Приведённый текст =

Для характеристики раннего периода 1782–1851 гг. опираемся на аналитические реконструкции становления королевского патронажа и зарождения централизационной логики Сангхи у Д. МакКарго (McCargo, 2012) и А. Дюбюса (Dubus, 2017), а также на подробное исследование религиозных реформ Рамы IV у С. Секхампхана (Секхампхан, 2021). Такое расширение временного охвата позволяет проследить эволюцию ключевых понятий, процедур управления и легити-мационных стратегий тайской Сангхи от основания династии Чакри до поправок 2017 г., тем самым обосновывая датировку исследования периодом XVIII–XXI вв.

Задание 1 = Чьё подробное исследование религиозных реформ Рамы IV упоминается в тексте?
Задание 2 = Перепишите дословно отрывок текста, начиная со слов «Для характеристики раннего» и заканчивая словами «периодом XVIII–XXI вв.».
Записи к тексту никакого отношения не имеют.

Показанные записи =
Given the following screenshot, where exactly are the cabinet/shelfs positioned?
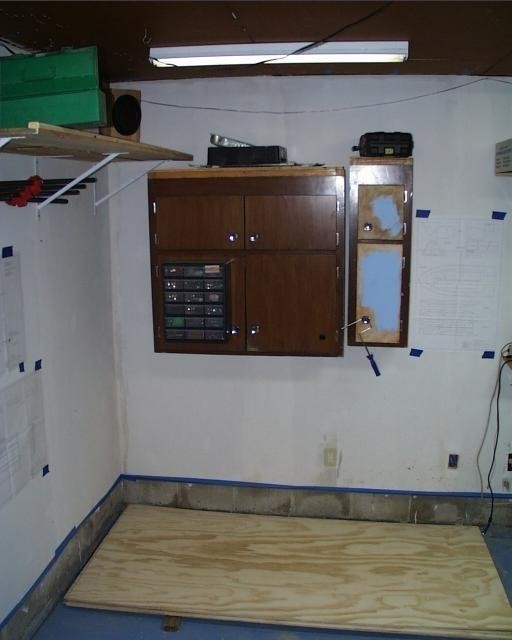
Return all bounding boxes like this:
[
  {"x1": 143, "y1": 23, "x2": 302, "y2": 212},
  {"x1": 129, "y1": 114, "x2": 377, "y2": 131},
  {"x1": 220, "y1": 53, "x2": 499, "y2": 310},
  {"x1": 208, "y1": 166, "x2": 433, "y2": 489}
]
[
  {"x1": 344, "y1": 159, "x2": 411, "y2": 349},
  {"x1": 146, "y1": 165, "x2": 346, "y2": 358}
]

Ответ 1 = Исследование С. Секхампхана (2021).

Ответ 2 =
Для характеристики раннего периода 1782–1851 гг. опираемся на аналитические реконструкции становления королевского патронажа и зарождения централизационной логики Сангхи у Д. МакКарго (McCargo, 2012) и А. Дюбюса (Dubus, 2017), а также на подробное исследование религиозных реформ Рамы IV у С. Секхампхана (Секхампхан, 2021). Такое расширение временного охвата позволяет проследить эволюцию ключевых понятий, процедур управления и легити-мационных стратегий тайской Сангхи от основания династии Чакри до поправок 2017 г., тем самым обосновывая датировку исследования периодом XVIII–XXI вв.